Start of Extract to read
By: Dean Markwick's Blog -- Julia
Re-posted from: https://dm13450.github.io/2023/04/27/Predicting-a-Successful-Mt-Everest-Climb.html
Climbing Mount Everest is a true test of human endurance with a real risk of death. The Himalayan Database is a data repository, available for free, that records various details about the peaks, people, and expeditions to climb the different Nepalese Himalayan mountains and provides the data for this analysis. In this blog post, I’ll show you how to load the database and explore some of the features before building a model that tries to predict how you can successfully climb Mount Everest.
Enjoy these types of posts? Then you should sign up for my newsletter.
Over the past few months, I’ve been training for a marathon and have been trying to understand the best way to train and maximise my performance. This means extensive research and reading to get an idea of what the science says. Endure by Alex Hutchinson is a book I recommend and it takes a look at the way the human body functions over long distances/extreme tasks – such as climbing Mount Everest with no oxygen or ultra, ultra marathoners with an overarching reference to the Breaking2 project by Nike.
In one section the book references something called the Himalayan Database which is a database of expeditions to Mount Everest and other mountains in the Himalayas. As a data lover, this piqued my interest as an interesting data source and something a bit different from my usual data explorations around finance/sports. So I downloaded the database, worked out how to load it, and had a poke around the data.
End of Extract to read
Start of Supplied data
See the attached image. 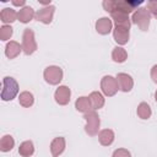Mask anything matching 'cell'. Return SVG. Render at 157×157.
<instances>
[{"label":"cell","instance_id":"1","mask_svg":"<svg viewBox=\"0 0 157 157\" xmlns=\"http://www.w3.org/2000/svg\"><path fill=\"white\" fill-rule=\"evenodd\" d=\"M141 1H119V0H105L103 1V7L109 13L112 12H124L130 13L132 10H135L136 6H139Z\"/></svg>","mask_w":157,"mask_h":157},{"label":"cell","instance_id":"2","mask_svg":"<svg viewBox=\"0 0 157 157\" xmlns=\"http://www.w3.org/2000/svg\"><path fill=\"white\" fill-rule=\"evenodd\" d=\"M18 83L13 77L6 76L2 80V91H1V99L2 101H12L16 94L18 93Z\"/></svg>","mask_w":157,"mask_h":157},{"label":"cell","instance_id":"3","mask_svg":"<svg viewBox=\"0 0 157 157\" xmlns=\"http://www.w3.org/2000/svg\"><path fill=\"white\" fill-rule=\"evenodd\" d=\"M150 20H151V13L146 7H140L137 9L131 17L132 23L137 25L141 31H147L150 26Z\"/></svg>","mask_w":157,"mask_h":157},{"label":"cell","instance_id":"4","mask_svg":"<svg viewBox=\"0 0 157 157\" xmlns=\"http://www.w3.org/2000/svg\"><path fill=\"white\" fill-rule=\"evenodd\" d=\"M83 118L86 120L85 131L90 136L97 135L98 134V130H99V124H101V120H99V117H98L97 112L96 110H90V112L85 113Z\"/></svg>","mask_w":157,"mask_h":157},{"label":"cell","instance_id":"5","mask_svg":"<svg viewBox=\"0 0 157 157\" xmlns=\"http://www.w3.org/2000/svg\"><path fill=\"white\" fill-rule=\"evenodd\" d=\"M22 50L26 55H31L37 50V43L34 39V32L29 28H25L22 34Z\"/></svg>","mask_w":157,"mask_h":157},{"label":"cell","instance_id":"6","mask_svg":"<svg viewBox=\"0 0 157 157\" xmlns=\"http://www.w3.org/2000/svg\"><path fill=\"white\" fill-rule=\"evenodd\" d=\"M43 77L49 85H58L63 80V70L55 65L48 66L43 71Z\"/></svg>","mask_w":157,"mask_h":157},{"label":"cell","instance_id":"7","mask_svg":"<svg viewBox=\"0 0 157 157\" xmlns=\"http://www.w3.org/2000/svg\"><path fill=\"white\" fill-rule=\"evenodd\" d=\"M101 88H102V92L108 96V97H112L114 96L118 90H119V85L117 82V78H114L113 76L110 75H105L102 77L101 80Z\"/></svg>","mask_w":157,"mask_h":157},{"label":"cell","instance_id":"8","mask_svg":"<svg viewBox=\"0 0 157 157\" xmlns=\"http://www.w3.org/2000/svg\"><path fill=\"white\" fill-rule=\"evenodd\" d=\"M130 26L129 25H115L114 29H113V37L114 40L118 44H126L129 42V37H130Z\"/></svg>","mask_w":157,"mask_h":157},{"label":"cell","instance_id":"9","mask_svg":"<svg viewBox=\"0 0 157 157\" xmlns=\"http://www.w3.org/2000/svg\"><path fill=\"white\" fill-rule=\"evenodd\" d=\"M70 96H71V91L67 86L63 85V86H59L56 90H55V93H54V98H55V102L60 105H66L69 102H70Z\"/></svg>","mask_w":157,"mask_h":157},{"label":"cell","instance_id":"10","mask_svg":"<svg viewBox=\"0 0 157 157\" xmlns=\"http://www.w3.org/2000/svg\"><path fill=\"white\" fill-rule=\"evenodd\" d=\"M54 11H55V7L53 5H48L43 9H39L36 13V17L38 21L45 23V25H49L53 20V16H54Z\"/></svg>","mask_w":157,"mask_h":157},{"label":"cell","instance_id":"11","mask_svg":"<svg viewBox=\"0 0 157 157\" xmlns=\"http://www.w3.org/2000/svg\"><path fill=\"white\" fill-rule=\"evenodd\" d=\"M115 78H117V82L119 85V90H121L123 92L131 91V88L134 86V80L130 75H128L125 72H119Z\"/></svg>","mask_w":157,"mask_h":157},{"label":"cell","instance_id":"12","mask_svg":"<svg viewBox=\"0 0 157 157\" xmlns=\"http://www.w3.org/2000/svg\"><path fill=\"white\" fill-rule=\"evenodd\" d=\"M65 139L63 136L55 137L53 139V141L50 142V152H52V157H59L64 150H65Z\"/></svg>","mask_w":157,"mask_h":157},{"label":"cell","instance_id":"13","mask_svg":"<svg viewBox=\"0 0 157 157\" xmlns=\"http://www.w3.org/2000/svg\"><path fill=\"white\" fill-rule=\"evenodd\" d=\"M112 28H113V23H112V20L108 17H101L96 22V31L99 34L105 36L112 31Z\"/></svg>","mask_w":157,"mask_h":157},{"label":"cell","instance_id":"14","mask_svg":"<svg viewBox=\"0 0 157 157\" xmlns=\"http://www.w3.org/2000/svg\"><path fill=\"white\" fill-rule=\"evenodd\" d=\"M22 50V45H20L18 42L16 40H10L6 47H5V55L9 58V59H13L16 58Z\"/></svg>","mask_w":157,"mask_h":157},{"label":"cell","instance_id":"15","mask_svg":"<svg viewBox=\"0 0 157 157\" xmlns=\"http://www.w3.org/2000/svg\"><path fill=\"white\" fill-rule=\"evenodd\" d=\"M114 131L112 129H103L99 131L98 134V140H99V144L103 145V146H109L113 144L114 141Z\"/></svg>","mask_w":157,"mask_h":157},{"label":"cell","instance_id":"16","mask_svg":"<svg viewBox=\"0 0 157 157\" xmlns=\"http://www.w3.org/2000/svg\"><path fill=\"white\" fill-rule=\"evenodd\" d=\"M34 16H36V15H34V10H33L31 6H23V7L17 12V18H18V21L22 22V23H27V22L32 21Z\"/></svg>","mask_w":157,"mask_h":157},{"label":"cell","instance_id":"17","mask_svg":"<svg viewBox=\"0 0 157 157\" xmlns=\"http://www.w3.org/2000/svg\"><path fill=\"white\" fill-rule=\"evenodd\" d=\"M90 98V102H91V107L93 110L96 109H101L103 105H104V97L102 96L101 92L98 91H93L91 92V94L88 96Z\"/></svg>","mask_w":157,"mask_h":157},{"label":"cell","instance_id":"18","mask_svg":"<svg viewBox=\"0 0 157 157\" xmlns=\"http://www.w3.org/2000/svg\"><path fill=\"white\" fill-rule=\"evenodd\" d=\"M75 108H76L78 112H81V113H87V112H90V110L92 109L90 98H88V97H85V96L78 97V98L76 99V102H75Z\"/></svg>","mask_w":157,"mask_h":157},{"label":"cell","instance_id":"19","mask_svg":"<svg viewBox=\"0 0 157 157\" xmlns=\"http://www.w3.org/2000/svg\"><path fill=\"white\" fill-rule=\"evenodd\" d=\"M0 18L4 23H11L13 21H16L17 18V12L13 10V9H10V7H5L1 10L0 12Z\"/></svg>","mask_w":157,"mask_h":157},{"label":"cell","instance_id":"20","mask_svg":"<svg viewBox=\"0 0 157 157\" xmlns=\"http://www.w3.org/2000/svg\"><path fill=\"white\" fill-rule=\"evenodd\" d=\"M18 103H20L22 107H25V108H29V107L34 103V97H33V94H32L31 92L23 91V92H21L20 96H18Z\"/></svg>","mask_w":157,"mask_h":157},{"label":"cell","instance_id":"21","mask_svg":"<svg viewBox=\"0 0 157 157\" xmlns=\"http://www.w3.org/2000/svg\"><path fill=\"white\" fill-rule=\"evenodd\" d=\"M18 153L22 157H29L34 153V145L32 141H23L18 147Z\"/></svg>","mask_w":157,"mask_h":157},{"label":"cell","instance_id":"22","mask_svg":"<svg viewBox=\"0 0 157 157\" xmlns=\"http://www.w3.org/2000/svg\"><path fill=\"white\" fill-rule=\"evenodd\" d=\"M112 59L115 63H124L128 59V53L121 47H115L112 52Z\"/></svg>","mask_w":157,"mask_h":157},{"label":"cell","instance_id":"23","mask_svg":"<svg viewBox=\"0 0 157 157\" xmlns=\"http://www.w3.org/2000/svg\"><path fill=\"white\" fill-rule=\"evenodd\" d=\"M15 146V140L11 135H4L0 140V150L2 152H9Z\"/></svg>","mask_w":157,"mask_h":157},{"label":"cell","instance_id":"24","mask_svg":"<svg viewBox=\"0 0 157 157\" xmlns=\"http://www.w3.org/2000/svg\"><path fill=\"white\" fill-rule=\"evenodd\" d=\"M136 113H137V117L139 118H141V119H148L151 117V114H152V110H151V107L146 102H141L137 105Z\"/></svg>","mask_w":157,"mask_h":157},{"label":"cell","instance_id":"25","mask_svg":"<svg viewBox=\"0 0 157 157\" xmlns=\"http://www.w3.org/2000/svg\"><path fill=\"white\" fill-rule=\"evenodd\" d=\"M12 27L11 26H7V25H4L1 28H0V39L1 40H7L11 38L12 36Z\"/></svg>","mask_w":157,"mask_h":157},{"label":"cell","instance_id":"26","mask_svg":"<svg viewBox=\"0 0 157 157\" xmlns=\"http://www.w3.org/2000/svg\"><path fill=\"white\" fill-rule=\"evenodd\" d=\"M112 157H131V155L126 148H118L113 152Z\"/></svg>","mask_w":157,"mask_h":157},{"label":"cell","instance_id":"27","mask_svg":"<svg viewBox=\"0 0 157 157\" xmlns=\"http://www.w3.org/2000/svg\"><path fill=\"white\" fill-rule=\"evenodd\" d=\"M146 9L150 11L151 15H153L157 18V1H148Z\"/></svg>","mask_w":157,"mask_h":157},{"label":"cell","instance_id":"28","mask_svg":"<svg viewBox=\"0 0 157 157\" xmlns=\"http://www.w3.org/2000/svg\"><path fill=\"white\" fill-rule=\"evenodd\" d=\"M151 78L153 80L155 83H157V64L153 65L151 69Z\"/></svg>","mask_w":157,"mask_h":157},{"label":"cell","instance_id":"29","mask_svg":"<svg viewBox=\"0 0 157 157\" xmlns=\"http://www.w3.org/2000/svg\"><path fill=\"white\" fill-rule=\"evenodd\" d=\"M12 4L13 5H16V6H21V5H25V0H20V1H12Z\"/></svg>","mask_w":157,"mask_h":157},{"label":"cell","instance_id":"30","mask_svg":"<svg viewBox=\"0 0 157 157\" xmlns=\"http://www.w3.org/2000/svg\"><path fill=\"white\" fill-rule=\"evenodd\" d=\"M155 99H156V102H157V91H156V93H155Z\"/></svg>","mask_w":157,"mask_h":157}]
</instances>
End of Supplied data
▶ **Given exercise**
Go on with the blog post about predicting a successful Mount Everest climb, starting right after its last sentence.

▶ **Written response**
If you go to the website, himalayandatabase, you can download the data yourself and follow along.
The database is distributed in the DBF format and the website itself is a bit of a blast from the past. It expects you to download a custom data viewer program to look at the data, but thankfully there are people in the R world that demonstrated how to load the raw DBF files. I’ve taken inspiration from this, downloaded the DBF files, loaded up DBFTables.jl
and loaded the data into Julia.
using DataFrames, DataFramesMeta
using Plots, StatsPlots
using Statistics
using Dates
I hit a roadblock straight away and had to patch DBFTables.jl
with a new datatype that the Himalayan database uses that isn’t in the original spec. Pull request here if you are interested: DBFTables.jl – Add M datatype. Another feather to my open-source contributions hat!
using DBFTables
There are 6 tables in the database but we are only interested in 3 of them:
exped
details the expeditions. So each trip up a mountain by one or more people.peaks
has the details on the mountains in the mountains in the Himalayas.members
which has information on each person that has attempted to climb one of the mountains.
function load_dbf(fn)
dbf = DBFTables.Table(fn)
DataFrame(dbf)
end
exped = load_dbf("exped.DBF")
peaks = load_dbf("peaks.DBF")
members = load_dbf("members.DBF");
Taking a look at the mountains with the most entries.
first(sort(@combine(groupby(exped, :PEAKID), :N = length(:YEAR)),
:N, rev=true), 3)
Row | PEAKID | N |
---|---|---|
String | Int64 | |
1 | EVER | 2191 |
2 | AMAD | 1456 |
3 | CHOY | 1325 |
Unsurprisingly Mount Everest is the most attempted mountain with Ama Dablam in second and Cho Oyu in third place.
Exploring the Himalayas Data
We start with some basic groupings to look at how the data is distributed per year.
expSummary = @combine(groupby(@subset(members, :CALCAGE .> 0), :EXPID),
:N = length(:CALCAGE),
:YoungestAge=minimum(:CALCAGE),
:AvgAge = mean(:CALCAGE),
:NFemale = sum(:SEX .== "F"))
expSummary = leftjoin(expSummary,
@select(exped, :EXPID, :PEAKID, :BCDATE, :SMTDATE, :MDEATHS, :HDEATHS, :SUCCESS1), on = :EXPID)
expSummary = leftjoin(expSummary, @select(peaks, :PEAKID, :PKNAME), on = :PEAKID)
everest = dropmissing(@subset(expSummary, :PKNAME .== "Everest"))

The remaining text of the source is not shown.